A little update [The thyroid diaries. part 2]

On the first part of this post I talked about how I was diagnosed with hyperthyroidism, how the treatment ended with me in the other side of the spectrum: hypothyroidism.

Losing my hair and regaining my confidence

The upside of this whole ordeal, is that I was able to experience both sides of the ‘disease’ So if you come to me and said ‘Hey I have hyper…. Or hey I have hypo…’ I can say ‘I get you girl…’ The downside as you can imagine is that I experienced ALL THE SYMPTOMS haha I went from anxious and hyperactive to barely being able to get away from the couch, from sleeping all day to insomnia, and the ups and down of the scale, but the only thing that got me were the physical changes.

Within a couple of weeks, I’ve started to notice my skin getting dryer and dryer, I started getting acne (I was lucky to always had fairly good skin), my nails broke with a single touch and I started to see strands of my hair EVERYWHERE (low point in our last holiday: bad shampoo + shitty brush: disaster)

I guess this was the main reason I stopped everything, I stopped uploading photos to Instagram or Facebook and I stopped filming the PMS series, between being tired all the time and all these changes I didn’t feel like myself anymore.
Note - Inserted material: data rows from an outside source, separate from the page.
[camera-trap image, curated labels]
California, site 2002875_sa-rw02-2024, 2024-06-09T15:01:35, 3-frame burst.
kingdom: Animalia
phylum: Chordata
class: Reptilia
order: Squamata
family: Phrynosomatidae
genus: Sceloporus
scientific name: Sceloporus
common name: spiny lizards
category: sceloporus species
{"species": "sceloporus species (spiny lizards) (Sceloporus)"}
Of course, I understand that is quite superficial to see it this way and that hair grows and there are 20000 different moisturizers now but I think we all struggle with body image issues through the ages, and for me, it took some years to finally feel comfortable in my skin. So, it felt like a kick in the gut to, after finally reaching this point, to be knocked out again by this stupid disease.

Jumping back and forward

A couple of weeks ago I had another blood test done. I could feel it, I knew I was hyper again, I could feel all the same symptoms as before but in a lower dose.
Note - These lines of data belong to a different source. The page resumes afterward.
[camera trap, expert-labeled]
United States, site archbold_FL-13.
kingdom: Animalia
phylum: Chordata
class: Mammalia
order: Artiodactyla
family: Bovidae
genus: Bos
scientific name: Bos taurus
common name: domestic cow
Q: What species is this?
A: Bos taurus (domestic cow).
I decided to see another doctor, nothing wrong with the last one, but she didn’t explain thing much and I didn’t want to base all my knowledge on thyroid problems from the web.
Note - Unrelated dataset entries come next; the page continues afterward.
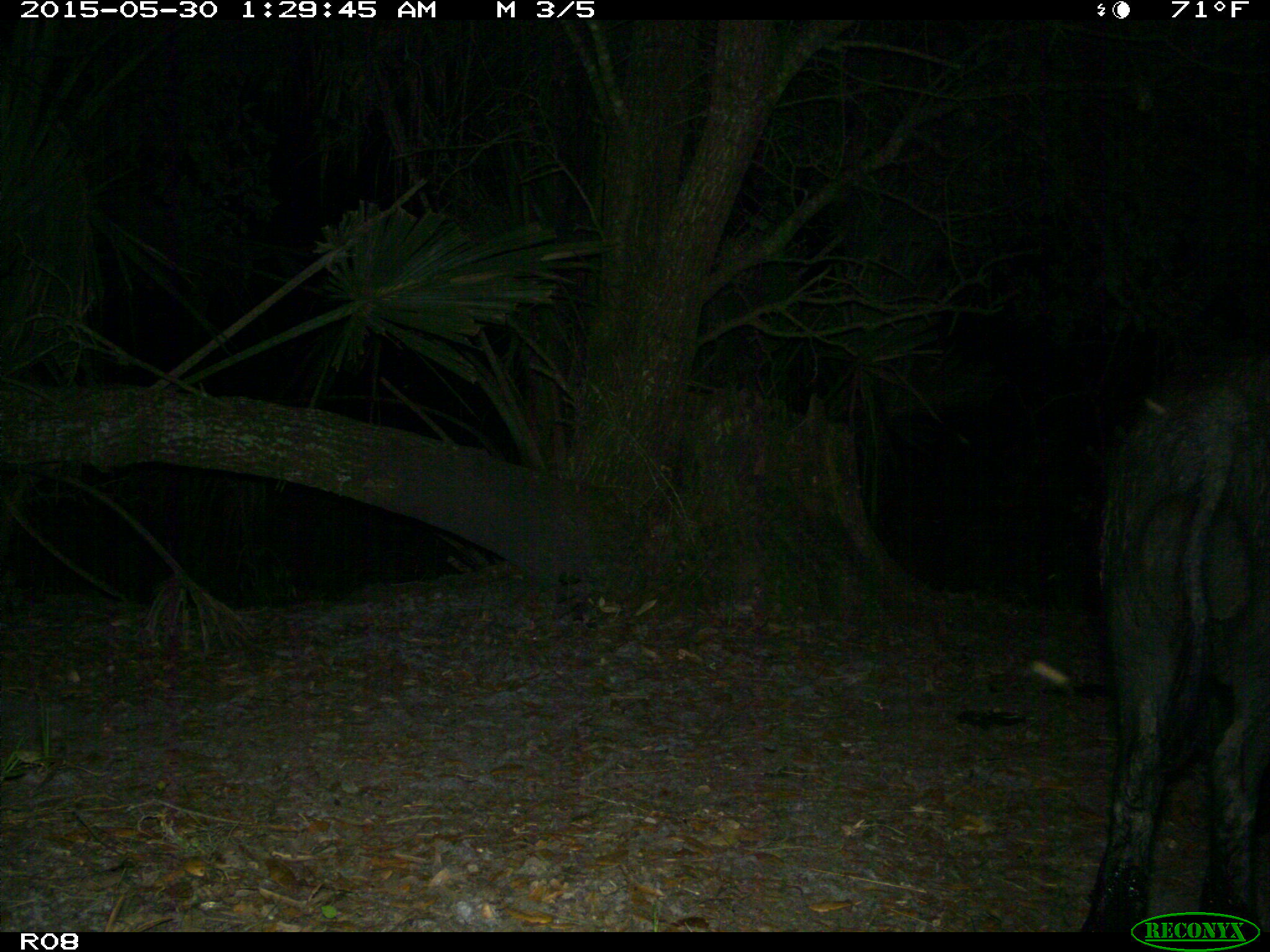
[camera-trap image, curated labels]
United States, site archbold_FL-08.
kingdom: Animalia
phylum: Chordata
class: Mammalia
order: Artiodactyla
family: Suidae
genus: Sus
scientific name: Sus scrofa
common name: wild boar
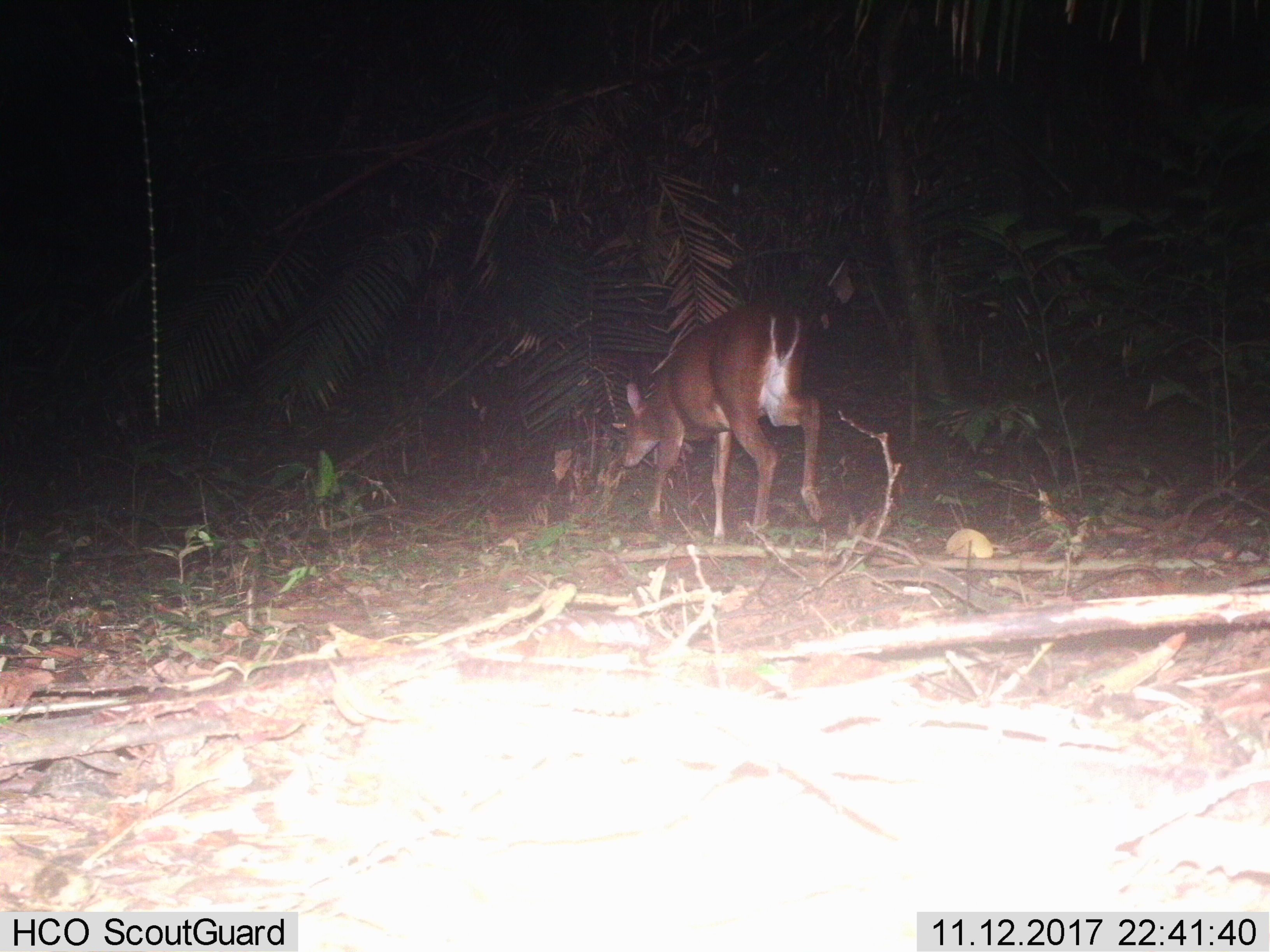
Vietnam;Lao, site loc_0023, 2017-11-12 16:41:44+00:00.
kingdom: Animalia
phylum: Chordata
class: Mammalia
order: Artiodactyla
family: Cervidae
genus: Muntiacus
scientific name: Muntiacus vuquangensis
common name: large-antlered muntjac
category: large antlered muntjac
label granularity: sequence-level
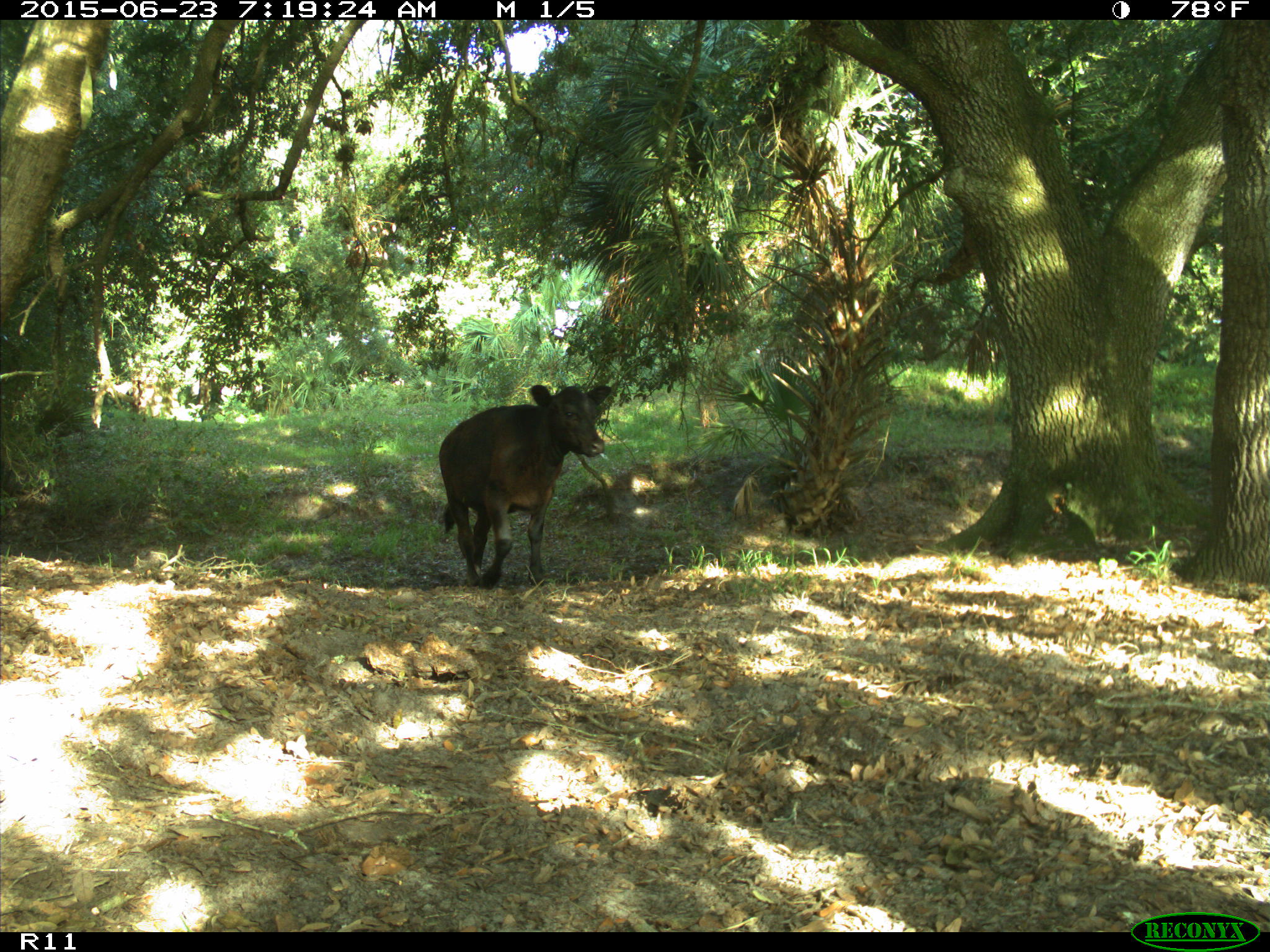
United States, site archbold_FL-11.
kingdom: Animalia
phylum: Chordata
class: Mammalia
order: Artiodactyla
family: Bovidae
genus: Bos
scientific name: Bos taurus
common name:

This new doctor was great, she took the time to explain each disease to me, why things happen, how long the whole treatment might take (between 6 to 12 months if everything goes well) what are the side effects, what the beta blockers do and why I should take that doses and she, did confirm that I was hyper again.

The new-new treatment

This time, we decided to go back to the anti-thyroid medication, but this time cut the doses back to only two per day, and the beta-blocker to three per day depending how I feel (she explained that the medication she gave me, helps slow my heart beat, so if I don’t feel like I need it, it would be best to leave the heart be)

So, what now?

I’ve been taking my meds for three weeks now, and next week I need to go see her again, and we’ll see. I’ve been feeling tired and super cold again (but to be fair it’s getting cold AF here…cause…winter) So I’m trying to not overthink my symptoms.

I guess I’m trying to force myself to write again, I know I’m no Truman Capote but it’s a good outlet.